** Data lines **

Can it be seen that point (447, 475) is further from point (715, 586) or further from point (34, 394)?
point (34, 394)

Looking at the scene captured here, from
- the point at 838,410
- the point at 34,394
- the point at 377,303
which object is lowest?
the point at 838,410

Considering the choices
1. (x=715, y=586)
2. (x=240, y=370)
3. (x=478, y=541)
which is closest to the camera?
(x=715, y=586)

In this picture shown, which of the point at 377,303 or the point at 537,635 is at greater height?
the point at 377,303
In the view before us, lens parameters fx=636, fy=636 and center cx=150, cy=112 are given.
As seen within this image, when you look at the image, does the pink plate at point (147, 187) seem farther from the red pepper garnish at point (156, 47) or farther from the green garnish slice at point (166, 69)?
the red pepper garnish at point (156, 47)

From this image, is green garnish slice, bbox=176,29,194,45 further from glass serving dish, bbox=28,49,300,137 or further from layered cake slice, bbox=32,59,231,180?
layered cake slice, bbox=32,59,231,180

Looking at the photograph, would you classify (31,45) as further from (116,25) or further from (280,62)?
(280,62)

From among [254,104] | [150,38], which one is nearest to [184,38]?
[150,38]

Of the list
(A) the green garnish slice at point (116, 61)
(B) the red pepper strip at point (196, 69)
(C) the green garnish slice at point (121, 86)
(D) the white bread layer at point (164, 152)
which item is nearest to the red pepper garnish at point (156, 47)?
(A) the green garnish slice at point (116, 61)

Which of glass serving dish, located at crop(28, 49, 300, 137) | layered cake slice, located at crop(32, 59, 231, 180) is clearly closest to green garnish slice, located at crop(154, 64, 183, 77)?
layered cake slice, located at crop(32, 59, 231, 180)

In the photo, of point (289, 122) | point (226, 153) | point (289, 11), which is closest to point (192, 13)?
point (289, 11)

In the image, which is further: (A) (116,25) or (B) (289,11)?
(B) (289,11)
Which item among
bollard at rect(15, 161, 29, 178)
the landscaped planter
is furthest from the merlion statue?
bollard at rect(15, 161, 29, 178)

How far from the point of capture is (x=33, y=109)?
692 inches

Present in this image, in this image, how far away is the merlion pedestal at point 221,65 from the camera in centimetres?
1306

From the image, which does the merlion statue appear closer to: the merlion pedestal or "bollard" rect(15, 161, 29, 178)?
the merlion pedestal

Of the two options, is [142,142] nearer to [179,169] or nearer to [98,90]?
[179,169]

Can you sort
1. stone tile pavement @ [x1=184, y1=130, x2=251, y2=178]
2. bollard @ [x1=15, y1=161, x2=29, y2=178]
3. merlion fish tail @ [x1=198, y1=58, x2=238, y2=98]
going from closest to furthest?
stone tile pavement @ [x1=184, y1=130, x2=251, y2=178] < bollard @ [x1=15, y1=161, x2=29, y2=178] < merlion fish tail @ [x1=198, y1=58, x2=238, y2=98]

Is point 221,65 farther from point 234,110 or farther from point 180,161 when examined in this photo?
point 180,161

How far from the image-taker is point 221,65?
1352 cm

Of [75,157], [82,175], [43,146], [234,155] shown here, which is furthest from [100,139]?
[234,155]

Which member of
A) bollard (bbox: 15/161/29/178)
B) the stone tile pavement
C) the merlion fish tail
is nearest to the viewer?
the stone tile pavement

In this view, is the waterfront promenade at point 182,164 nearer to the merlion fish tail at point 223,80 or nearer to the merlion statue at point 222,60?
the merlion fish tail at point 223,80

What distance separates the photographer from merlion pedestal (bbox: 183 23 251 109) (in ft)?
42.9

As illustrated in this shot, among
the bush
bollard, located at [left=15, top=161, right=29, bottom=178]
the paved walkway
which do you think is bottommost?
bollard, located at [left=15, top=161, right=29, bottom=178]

** Set exercise **
Find every line in the records that contains the string "when", treating uppercase and lowercase as different, and copy each of those lines.

** Correct output **
As seen within this image, when you look at the image, does the pink plate at point (147, 187) seem farther from the red pepper garnish at point (156, 47) or farther from the green garnish slice at point (166, 69)?
Is point 221,65 farther from point 234,110 or farther from point 180,161 when examined in this photo?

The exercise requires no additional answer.